Nissan a besoin d’un coup de boost. Le constructeur perd de l’argent et la situation est complexe, car la pression s’accroît de jour en jour après une fusion ratée avec Honda sur la plan industriel et des ventes en berne en raison d’un marché chinois difficile et du manque d’un best-seller dans la gamme. Le défi est de taille, mais la marque peut heureusement compter sur des modèles qui possèdent un certain écho. Comme la Leaf. Il faut se souvenir en effet qu’il y a quinze ans déjà, cette compacte montrait la voie vers l’électrique et donc vers l’avenir de l’industrie automobile. Cette vision vaut à elle seule une médaille, même si, depuis, tout le monde a déjà oublié le caractère avant-gardiste de Nissan dans cette matière.
Efficace avec Kamm
Mais c’est la loi du marché. Et il arrive régulièrement que des marques arrivées sur le tard récoltent les fruits ce qui a été semé par les autres. Avec cette troisième génération, Nissan entend néanmoins réparer ce qu’il considère comme une injustice. Et ça se voit. Le numéro trois mondial ne nous sert plus un modèle étrange, mais un crossover élégamment habillé. C’est surtout la partie arrière qui attire l’attention par le biais d’une signature lumineuse qui évoque un modèle rétro et une silhouette de coupé –qui contribue de surcroît à réduire la consommation. L’avant est plus conforme au look de la récente Ariya. Le style choisi est certes en totale rupture, mais il est aussi très fonctionnel : un coefficient de pénétration dans l’air de seulement 0,25 et très flatteur pour la catégorie.

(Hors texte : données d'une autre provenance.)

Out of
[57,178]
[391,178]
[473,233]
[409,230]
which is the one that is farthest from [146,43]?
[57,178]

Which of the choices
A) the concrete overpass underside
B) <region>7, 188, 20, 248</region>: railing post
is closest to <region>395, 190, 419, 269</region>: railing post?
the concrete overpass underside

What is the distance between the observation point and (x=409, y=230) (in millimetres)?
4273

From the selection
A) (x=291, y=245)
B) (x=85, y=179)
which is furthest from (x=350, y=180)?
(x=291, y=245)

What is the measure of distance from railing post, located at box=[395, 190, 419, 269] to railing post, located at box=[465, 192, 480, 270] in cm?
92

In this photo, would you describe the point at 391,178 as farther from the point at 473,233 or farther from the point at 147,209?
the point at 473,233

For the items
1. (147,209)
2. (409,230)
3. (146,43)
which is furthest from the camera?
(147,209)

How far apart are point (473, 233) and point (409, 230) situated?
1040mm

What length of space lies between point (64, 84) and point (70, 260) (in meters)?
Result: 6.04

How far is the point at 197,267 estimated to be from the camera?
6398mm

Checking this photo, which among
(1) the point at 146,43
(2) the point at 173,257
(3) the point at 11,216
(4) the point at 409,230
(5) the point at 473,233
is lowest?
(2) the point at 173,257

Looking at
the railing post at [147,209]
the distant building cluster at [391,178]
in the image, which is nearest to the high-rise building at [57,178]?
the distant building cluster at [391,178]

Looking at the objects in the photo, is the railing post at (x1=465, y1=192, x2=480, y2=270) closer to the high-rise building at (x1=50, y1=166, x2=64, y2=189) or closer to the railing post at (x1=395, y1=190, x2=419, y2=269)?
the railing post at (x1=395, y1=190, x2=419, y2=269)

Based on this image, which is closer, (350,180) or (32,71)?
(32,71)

Si l’ancienne Leaf était difficile à catégoriser, la nouvelle se positionne plus clairement et elle vise le segment des SUV compacts. Elle rentre donc en frontal face au Skoda Elroq et encore plus à la Kia EV3 qui est un véritable best-seller déjà. Mais pour les clients, le changement est palpable. Par rapport au modèle précédent, la nouvelle Leaf a perdu 14 cm en longueur et elle s’adresse donc plus au segment B.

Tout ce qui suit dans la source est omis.